*ACTIONS TO TAKE*.
1 - In the countertop passage, what material does quartzite start out as before it is transformed?
2 - Please transcribe the part of the countertop passage starting at "A Study in Stone: The" and ending at "this metamorphic process.".

Sipping my morning coffee, I gaze out the window at the city coming to life. The warm hues of the rising sun dance across the granite countertops, reminding me of my journey from cramped studio apartments to this cozy prewar condo.
If these counters could talk, they’d tell stories of late-night baking sessions, lively dinner parties, and one too many red wine spills. They’ve lived through renovations, trends, and the joyous chaos of life.
But even hard-working granite has its limits. Lately, I’ve noticed some cracks and stains that stubbornly refuse to budge. And if I’m being honest, the color feels a bit dated for my evolving taste.
So, I’ve been researching options for a kitchen update. And the hottest materials right now seem to be quartz and quartzite. They’re everywhere on design shows and blogs, praised for their durability and visual appeal. But which one is best for a home like mine?
As an interior designer, I’ve used quartz and quartzite in client projects. Each material has its unique charm and drawbacks. Let’s take a deeper look at what sets these coveted counters apart.
A Study in Stone: The Geologic Backstory
Before we compare, it helps to understand what quartz and quartzite are. Both originate from the abundant mineral quartz, but they undergo very different processes to become the slabs we install in our homes.
Quartz naturally occurs in veins and chunks throughout granite, sandstone, and slate. Manufacturers take bits of natural quartz and combine them with resin, pigments, and polymers to make engineered quartz. This mixture is heat-cured into slabs, replicating the look of natural stone.
Quartzite begins its life as quartz sandstone. Over millions of years underground, heat and pressure slowly transform the sandstone into solid quartzite. Quartzite slabs maintain the natural lines, colors, and patterns formed during this metamorphic process.

*PROVIDED MATERIAL*.
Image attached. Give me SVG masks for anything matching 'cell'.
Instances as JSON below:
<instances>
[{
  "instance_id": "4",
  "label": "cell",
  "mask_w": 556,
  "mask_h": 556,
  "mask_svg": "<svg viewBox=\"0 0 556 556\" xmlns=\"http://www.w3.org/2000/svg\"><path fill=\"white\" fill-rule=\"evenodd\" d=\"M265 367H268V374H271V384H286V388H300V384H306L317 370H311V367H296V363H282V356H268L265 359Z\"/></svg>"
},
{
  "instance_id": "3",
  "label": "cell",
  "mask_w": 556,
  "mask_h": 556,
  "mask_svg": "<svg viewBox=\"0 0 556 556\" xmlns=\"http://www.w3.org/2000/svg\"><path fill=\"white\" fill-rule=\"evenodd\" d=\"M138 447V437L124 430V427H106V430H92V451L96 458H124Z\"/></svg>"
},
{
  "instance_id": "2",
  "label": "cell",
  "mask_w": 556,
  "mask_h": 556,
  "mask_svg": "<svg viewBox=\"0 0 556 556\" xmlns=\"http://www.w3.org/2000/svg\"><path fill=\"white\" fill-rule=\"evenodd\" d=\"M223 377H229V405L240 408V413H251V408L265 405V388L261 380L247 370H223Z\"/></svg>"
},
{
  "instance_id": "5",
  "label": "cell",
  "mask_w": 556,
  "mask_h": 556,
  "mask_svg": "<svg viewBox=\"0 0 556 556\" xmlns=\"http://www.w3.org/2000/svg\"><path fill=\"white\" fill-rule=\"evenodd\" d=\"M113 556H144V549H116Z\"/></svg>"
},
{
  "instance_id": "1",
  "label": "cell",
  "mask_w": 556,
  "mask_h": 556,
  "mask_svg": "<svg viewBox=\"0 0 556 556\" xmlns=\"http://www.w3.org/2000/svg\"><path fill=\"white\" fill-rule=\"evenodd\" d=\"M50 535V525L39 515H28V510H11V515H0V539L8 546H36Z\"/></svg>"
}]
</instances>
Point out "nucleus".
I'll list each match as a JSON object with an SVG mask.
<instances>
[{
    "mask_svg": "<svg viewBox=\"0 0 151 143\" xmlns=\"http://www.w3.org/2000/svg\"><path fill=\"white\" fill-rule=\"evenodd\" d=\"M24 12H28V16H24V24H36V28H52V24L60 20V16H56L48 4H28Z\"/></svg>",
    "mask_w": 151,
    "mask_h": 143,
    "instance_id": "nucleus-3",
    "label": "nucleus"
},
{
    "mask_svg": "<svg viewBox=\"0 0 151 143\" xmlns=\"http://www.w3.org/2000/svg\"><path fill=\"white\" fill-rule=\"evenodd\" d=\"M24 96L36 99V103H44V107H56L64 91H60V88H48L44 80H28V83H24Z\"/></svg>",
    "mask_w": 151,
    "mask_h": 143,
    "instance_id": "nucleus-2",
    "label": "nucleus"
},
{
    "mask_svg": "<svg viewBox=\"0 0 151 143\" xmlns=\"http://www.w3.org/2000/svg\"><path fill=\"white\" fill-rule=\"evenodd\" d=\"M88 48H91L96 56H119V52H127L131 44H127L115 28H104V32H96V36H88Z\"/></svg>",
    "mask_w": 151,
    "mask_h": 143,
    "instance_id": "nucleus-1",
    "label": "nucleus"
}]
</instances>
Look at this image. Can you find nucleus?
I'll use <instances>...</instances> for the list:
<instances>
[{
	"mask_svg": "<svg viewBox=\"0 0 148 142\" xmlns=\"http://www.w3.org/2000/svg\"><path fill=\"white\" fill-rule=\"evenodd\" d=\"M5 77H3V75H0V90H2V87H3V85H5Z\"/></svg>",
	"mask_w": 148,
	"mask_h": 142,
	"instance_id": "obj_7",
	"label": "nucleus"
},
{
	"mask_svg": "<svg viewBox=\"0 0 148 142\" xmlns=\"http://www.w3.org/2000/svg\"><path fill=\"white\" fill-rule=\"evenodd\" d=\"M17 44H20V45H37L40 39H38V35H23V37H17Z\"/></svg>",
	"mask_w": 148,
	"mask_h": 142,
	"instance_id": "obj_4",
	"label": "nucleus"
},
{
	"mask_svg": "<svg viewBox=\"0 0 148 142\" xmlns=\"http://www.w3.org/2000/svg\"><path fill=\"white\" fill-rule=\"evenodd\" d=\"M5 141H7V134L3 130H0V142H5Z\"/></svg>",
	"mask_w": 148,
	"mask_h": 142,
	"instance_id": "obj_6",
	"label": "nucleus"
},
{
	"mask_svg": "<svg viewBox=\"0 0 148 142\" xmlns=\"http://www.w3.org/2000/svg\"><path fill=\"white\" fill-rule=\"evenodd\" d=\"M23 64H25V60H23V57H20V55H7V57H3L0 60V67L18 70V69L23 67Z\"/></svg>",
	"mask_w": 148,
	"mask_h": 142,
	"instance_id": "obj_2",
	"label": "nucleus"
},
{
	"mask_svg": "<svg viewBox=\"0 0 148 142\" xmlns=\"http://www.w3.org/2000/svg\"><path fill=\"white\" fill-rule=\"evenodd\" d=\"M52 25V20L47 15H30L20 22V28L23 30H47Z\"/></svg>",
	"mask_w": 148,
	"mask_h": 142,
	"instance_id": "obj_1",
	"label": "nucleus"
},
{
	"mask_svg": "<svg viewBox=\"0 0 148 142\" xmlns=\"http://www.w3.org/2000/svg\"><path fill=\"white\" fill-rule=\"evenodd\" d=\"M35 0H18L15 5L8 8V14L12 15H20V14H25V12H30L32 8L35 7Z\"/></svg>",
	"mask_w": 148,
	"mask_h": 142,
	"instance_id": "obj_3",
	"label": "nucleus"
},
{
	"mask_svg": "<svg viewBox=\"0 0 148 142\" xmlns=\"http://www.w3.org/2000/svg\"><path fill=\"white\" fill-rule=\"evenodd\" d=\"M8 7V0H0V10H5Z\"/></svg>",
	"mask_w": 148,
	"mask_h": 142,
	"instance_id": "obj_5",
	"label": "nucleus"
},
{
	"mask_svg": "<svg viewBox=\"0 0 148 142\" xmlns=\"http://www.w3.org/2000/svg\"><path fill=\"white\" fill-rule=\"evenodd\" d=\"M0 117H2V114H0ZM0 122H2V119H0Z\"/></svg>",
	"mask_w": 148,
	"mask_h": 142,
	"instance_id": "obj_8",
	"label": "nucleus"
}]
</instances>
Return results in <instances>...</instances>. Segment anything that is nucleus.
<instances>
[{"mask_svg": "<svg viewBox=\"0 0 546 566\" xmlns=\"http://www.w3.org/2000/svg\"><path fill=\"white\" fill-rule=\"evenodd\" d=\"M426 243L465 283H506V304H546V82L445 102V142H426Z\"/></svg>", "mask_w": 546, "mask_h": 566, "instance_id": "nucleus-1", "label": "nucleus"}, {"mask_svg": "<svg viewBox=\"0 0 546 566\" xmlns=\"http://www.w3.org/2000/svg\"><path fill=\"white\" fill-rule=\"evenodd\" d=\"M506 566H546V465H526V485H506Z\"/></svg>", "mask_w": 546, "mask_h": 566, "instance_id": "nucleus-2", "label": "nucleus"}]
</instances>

*ANSWERS TO EACH TASK*.
1 - Quartz sandstone.

2 -
A Study in Stone: The Geologic Backstory
Before we compare, it helps to understand what quartz and quartzite are. Both originate from the abundant mineral quartz, but they undergo very different processes to become the slabs we install in our homes.
Quartz naturally occurs in veins and chunks throughout granite, sandstone, and slate. Manufacturers take bits of natural quartz and combine them with resin, pigments, and polymers to make engineered quartz. This mixture is heat-cured into slabs, replicating the look of natural stone.
Quartzite begins its life as quartz sandstone. Over millions of years underground, heat and pressure slowly transform the sandstone into solid quartzite. Quartzite slabs maintain the natural lines, colors, and patterns formed during this metamorphic process.